## What this exercise asks
1. Print the part of the Java pass-by-value discussion running from "Pass-by-reference means that" up to and including "exist in Java.".
2. In the Java pass-by-value discussion, what value is passed when dealing with an object?
3. Continue the Java pass-by-value discussion from the point where it stops.

## Document passage
Possible Duplicate:
Is Java “pass-by-reference”?
Maybe I'm missing something...but I can't really understand why Java uses both the pass-by-value and pass-by-reference. Why not using only one paradigm?
Possible Duplicate:
Is Java “pass-by-reference”?
Maybe I'm missing something...but I can't really understand why Java uses both the pass-by-value and pass-by-reference. Why not using only one paradigm?
It doesn't. Java is purely pass-by-value. The value passed when you're dealing with an object is an object reference, but that has nothing to do with "pass by reference."
Pass-by-reference means that a function can be passed a variable and change the contents of that variable in the calling function. That does not exist in Java.
So for instance:
void foo() {
int a;
a = 42;
bar(a);
System.out.println(a); // Will ALWAYS be 42
}
void bar(int b) {
b = 67;
}
Contrast with C++, which does have pass-by-reference:
// C++ code
void foo() {
int a;
a = 42;
bar(a);
cout << a; // 67?!
}
void bar(int& a) { // <== Note the &
a = 67;
}
Java has no equivalent of the &
in C++ (or out
/ ref
in C#).

Saved entries
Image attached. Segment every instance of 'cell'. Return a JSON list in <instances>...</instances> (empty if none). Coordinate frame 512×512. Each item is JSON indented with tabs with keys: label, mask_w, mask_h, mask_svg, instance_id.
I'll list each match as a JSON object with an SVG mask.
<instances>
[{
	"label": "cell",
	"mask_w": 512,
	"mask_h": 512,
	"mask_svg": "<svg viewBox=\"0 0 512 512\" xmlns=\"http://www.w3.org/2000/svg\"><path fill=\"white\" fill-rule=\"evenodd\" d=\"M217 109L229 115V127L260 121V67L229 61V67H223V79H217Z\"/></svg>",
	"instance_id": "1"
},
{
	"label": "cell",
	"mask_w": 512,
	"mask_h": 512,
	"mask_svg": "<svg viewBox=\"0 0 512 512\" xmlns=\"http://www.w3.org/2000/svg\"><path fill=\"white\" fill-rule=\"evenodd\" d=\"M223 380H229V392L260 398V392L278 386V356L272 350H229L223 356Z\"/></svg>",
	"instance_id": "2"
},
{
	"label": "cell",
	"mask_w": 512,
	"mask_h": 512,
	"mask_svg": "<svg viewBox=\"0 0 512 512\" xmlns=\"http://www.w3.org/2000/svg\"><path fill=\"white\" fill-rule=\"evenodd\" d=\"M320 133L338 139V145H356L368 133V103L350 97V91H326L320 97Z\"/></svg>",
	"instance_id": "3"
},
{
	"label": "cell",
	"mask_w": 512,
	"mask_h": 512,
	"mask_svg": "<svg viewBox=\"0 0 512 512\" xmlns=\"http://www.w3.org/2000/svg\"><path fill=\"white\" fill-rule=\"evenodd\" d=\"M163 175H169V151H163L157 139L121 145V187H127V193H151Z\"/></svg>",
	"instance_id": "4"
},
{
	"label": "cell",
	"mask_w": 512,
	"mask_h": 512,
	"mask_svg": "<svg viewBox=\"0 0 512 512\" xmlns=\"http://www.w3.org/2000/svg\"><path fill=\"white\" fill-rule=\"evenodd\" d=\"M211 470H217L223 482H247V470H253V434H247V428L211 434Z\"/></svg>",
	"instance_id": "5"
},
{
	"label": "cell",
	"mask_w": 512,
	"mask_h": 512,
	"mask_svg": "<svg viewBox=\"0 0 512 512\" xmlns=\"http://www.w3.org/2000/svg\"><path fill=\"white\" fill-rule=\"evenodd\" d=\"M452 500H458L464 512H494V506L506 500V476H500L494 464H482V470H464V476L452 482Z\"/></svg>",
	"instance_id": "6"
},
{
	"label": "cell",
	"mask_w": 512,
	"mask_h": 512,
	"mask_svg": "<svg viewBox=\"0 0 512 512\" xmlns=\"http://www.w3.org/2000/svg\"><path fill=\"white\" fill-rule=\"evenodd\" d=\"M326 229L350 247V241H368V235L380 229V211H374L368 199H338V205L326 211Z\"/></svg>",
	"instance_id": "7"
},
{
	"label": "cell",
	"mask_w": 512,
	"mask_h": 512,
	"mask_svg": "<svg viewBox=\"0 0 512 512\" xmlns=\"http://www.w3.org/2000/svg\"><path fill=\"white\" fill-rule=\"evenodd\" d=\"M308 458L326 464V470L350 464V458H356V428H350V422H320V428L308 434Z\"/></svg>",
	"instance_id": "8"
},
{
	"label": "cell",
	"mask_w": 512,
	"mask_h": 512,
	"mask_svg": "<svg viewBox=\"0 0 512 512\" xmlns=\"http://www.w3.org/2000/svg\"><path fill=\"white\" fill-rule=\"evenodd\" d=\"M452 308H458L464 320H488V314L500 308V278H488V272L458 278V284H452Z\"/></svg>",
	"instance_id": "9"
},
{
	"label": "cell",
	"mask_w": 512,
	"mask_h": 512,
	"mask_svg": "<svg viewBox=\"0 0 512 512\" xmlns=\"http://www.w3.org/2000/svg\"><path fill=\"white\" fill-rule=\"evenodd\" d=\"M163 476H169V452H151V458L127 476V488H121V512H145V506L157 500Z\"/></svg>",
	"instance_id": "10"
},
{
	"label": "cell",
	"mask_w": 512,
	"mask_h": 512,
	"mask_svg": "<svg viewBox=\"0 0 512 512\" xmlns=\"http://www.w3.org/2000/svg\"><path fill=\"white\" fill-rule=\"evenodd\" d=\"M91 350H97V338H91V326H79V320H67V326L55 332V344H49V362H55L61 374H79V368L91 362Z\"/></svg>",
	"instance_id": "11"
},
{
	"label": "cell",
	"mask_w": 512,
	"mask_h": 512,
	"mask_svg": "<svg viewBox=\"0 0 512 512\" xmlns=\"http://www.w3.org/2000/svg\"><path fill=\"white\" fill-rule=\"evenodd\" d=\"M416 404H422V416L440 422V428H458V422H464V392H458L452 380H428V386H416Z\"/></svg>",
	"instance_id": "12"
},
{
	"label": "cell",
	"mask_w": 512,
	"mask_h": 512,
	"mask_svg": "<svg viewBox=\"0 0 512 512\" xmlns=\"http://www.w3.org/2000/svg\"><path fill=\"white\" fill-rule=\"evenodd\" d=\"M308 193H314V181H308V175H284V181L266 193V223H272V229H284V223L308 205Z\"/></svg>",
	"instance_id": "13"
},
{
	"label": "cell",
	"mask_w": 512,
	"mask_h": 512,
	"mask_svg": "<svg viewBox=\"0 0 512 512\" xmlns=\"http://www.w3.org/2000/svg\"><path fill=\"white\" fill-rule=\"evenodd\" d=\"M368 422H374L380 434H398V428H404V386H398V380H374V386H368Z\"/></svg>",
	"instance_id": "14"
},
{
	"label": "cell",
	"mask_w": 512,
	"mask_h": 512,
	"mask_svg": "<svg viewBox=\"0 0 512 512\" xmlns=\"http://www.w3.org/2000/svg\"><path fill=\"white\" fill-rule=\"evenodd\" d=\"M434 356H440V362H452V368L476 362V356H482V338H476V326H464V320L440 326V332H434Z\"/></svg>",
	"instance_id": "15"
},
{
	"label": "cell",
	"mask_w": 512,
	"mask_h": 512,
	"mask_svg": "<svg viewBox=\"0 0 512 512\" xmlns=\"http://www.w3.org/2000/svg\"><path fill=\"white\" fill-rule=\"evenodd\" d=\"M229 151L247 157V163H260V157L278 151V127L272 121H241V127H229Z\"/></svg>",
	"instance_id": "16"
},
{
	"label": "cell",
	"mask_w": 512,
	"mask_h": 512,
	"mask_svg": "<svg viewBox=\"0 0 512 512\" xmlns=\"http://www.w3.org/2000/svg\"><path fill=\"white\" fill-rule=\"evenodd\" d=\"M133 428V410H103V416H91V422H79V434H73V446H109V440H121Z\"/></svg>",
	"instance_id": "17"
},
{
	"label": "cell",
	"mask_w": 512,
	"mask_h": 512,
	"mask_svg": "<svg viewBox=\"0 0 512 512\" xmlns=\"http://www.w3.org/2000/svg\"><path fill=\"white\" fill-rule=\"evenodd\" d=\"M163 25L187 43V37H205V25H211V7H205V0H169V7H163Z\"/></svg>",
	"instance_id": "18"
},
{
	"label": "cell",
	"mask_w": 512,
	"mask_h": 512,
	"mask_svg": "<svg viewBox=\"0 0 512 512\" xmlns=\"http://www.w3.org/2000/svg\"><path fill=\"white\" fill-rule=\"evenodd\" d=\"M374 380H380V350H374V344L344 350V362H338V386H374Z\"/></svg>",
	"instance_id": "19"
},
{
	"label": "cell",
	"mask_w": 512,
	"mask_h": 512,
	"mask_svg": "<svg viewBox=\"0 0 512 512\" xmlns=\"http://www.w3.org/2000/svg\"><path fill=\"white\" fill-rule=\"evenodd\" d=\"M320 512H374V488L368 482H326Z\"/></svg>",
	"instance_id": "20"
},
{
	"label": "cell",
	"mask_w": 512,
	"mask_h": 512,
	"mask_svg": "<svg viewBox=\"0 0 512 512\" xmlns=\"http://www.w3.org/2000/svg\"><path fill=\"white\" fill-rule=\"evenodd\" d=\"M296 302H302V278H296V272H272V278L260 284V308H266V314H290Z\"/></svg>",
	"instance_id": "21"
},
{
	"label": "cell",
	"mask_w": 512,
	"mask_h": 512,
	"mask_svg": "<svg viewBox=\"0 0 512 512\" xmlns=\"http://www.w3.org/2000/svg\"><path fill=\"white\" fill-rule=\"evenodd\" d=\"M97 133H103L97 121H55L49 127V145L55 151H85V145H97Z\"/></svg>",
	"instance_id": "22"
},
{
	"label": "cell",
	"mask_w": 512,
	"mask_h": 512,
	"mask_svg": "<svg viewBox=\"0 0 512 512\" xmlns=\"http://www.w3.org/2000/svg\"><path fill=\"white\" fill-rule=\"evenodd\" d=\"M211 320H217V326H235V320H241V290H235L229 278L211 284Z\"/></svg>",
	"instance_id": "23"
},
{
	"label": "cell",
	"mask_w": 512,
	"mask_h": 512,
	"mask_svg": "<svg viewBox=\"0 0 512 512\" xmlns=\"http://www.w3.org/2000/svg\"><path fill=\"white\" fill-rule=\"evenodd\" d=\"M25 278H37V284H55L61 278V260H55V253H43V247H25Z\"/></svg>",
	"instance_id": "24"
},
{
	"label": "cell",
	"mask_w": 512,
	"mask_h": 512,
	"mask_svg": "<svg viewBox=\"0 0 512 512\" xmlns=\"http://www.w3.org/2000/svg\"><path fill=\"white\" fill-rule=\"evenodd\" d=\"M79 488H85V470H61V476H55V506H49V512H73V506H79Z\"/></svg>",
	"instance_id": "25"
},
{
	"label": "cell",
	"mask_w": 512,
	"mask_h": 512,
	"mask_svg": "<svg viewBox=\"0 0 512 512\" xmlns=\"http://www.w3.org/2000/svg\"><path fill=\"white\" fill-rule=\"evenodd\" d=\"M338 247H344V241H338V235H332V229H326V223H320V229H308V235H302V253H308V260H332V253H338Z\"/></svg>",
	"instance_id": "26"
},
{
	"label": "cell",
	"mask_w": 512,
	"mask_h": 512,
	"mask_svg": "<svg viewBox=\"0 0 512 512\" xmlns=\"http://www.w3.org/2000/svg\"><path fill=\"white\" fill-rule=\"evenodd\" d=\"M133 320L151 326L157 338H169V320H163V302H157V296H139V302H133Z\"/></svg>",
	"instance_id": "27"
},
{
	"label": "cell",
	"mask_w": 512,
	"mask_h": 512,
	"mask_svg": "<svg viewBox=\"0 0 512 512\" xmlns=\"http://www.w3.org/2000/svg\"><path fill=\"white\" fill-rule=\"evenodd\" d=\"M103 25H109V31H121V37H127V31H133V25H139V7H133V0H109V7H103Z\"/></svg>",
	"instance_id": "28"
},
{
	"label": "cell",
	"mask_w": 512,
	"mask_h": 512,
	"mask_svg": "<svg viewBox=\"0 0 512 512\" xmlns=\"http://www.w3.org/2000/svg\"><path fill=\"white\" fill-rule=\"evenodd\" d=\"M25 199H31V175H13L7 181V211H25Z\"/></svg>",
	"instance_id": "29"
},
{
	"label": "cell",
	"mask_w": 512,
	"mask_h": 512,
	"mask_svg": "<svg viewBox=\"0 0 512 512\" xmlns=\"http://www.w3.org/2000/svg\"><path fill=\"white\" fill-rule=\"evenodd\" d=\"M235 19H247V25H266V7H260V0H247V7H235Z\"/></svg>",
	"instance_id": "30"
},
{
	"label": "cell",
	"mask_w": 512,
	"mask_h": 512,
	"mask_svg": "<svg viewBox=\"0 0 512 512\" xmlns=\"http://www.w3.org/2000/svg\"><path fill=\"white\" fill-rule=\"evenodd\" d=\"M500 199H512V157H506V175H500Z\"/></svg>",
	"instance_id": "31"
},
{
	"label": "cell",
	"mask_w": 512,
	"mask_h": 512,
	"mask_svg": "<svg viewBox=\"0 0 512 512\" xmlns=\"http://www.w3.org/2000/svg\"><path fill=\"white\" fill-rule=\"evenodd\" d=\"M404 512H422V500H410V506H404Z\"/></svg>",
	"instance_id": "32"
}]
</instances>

## Results in order
1.
Pass-by-reference means that a function can be passed a variable and change the contents of that variable in the calling function. That does not exist in Java.

2. An object reference.

3.
You're probably thinking of object references, which is a completely separate use of the word "reference" than the "reference" in pass-by-reference. Let's look at an example with objects:
void foo() {
Object o1, o2;
o1 = new Object();
o2 = o1;
bar(o1);
System.out.println(o1 == o2); // Will ALWAYS be true
}
void bar(Object o) {
o = new Object();
}
If Java had pass-by-reference (and we'd used it to pass the object variable to bar
), the ==
in foo
would be false. But it isn't, and there is no way to make it so.
The object reference allows you to change the state of the object passed into the function, but you cannot change the variable that contained it in the calling function.
Java is always "Pass By Value". So primitives as well as Object's (reference) both are passed by value.
Edit
Yeah, objects are not passed directly, we always refer them with their reference. So Object's reference is passed by value.